[Required actions]
1. Retype the portion of the forum thread about the fiber trip between "## Callieslamb (Feb" and "3 hours drive.", inclusive.
2. According to the forum thread about the fiber trip, how many pounds of fleece must the poster have before Zellinger's Mill will make it into yarn?
3. Carry on the forum thread about the fiber trip from the point where it stops.

[Document segment]
——
# Big fiber day tomorrow



## Callieslamb (Feb 27, 2007)

I am delivering a ewe lamb to Watervliet and another to Leslie, MI tomorrow. The buyer in Leslie is going to teach me how to evaluate sheep and card fleeces - we might have a little drop spindle time. Then it's off to Lansing to deliver some cow meds I don't need to a friend there. THEN....the best part of the trip - the Spinning Loft in Howell. I want to check out the differences in yarns, hope they have a drive band for my type spinning wheel AND she said she would look at my wheel to see if it is working properly. 

I hope to buy some carders with my birthday funds. I am going to check out her classes, but she is awfully far for me to get to - about 3 hours drive. 

What else should I ask/see while I am there? It's awfully close to Zellinger's Mill - but I found out that to have my fleeces made into yarn- I have to have 24 lbs. I don't think I have that much unless I keep nothing to learn to spin with. RATS...


----------



## Marchwind (May 10, 2002)
——
[Input data]

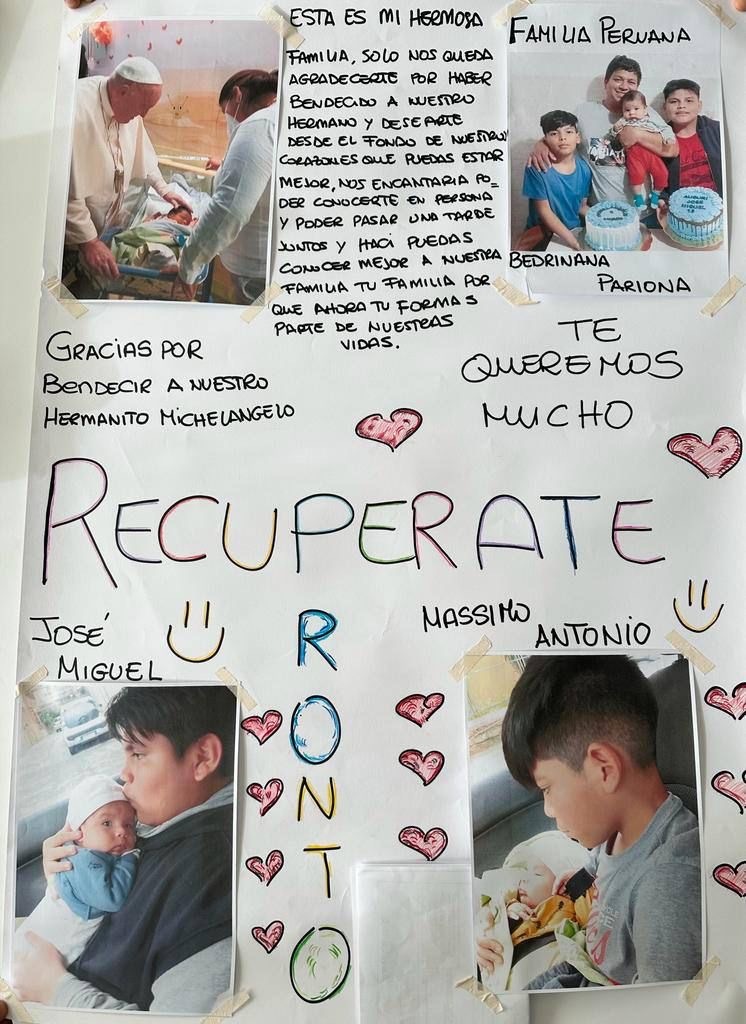 The family of a child that Pope Francis baptized during his March stay in Gemelli Hospital sent the pope a poster of good wishes for a speedy recovery (Vatican Media)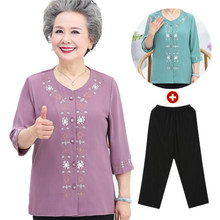 Middle aged and elderly women's chiffon shirt middle sleeve grandma's short summer clothes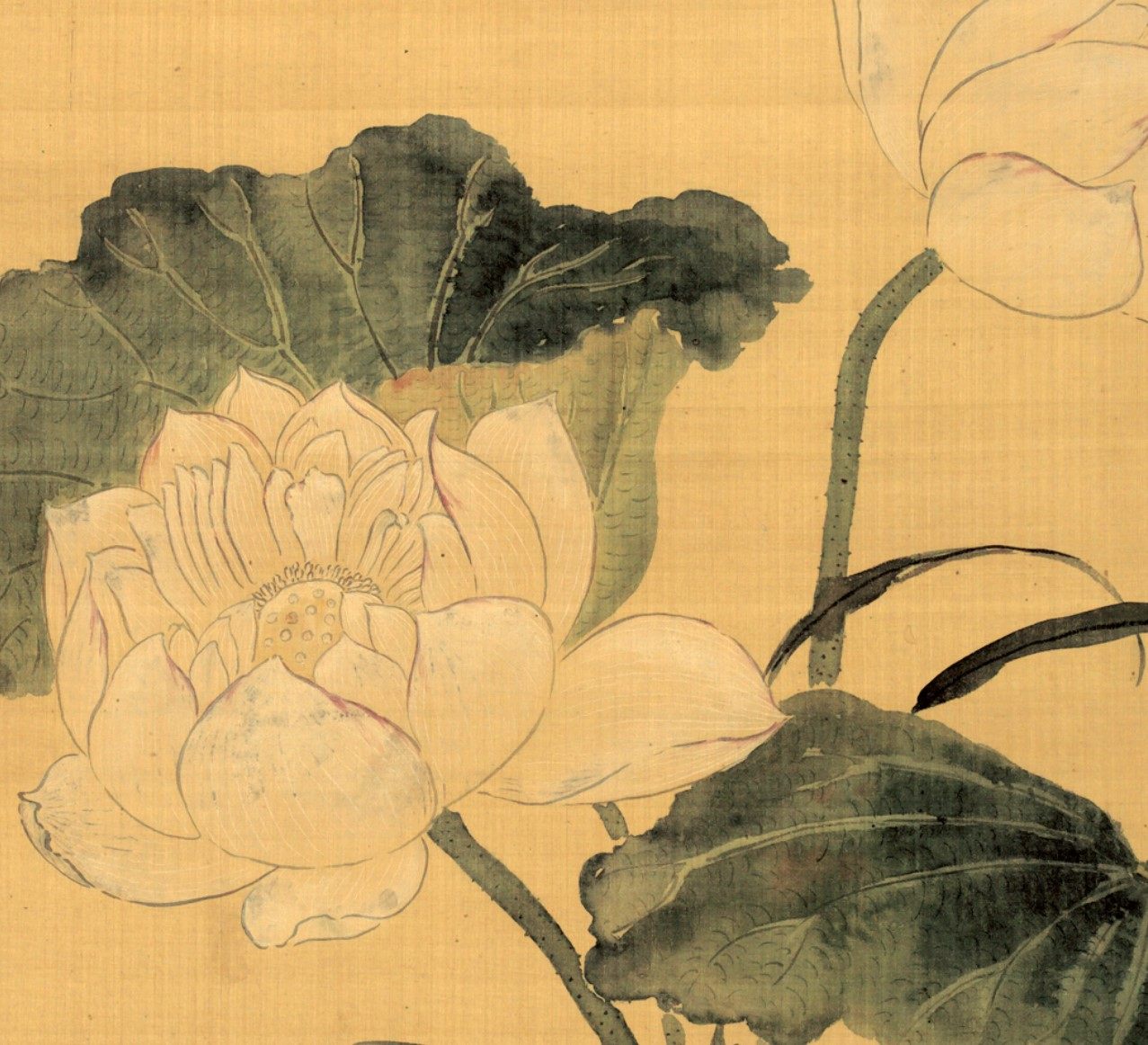 蒋廷锡赐莲图绢本宣纸国画名家字画画心装饰玄关国画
——
[Per-task outputs]
1.
## Callieslamb (Feb 27, 2007)

I am delivering a ewe lamb to Watervliet and another to Leslie, MI tomorrow. The buyer in Leslie is going to teach me how to evaluate sheep and card fleeces - we might have a little drop spindle time. Then it's off to Lansing to deliver some cow meds I don't need to a friend there. THEN....the best part of the trip - the Spinning Loft in Howell. I want to check out the differences in yarns, hope they have a drive band for my type spinning wheel AND she said she would look at my wheel to see if it is working properly. 

I hope to buy some carders with my birthday funds. I am going to check out her classes, but she is awfully far for me to get to - about 3 hours drive.

2. 24 lbs.

3.
Callie that sounds like a fun day. I wish I was there to go with you. Good idea to ask about your wheel and to have someone look it over for you. I have a YouTube video on how I learned to hand card. I'll see if I can find the link and post it for you to see.


----------



## susanne (Nov 4, 2004)

callie zeilinger is making smaller batches too. just have to ask them.


----------



## Callieslamb (Feb 27, 2007)

Well....I will just get on that phone RIGHT now.....if they take smaller, then I want to be there!!!!

I actually have a general idea how to card. I did a silly business deal - traded a registered ewe for a non-registered ram. Then decided the ram didn't really fit for anything but this coming year. But..I kind of made a deal...and it's a teenager.....so I am giving her the ewe in trade for carding lessons and sheep evaluation lessons and links on her blog, etc. I'm probably never going to be rich with my poorly-honed business sense....but I make a lot of friends.

Marchie - we'll make the same trip again some day together!!!


----------



## 7thswan (Nov 18, 2008)

Callie, it's about 2 & 1/2 hours to Zilingers from Howell.


----------



## Callieslamb (Feb 27, 2007)

Yeah...I saw that. I called them. $500 to do 18 lbs of fleece as a small batch. OUCH! I can buy another ewe for that! I found another mill 2 hrs way in Ft Wayne Indiana that will do the carding/rovings for you for $7 a lb. But they don't spin it out. Looks like I need to learn to spin - badly.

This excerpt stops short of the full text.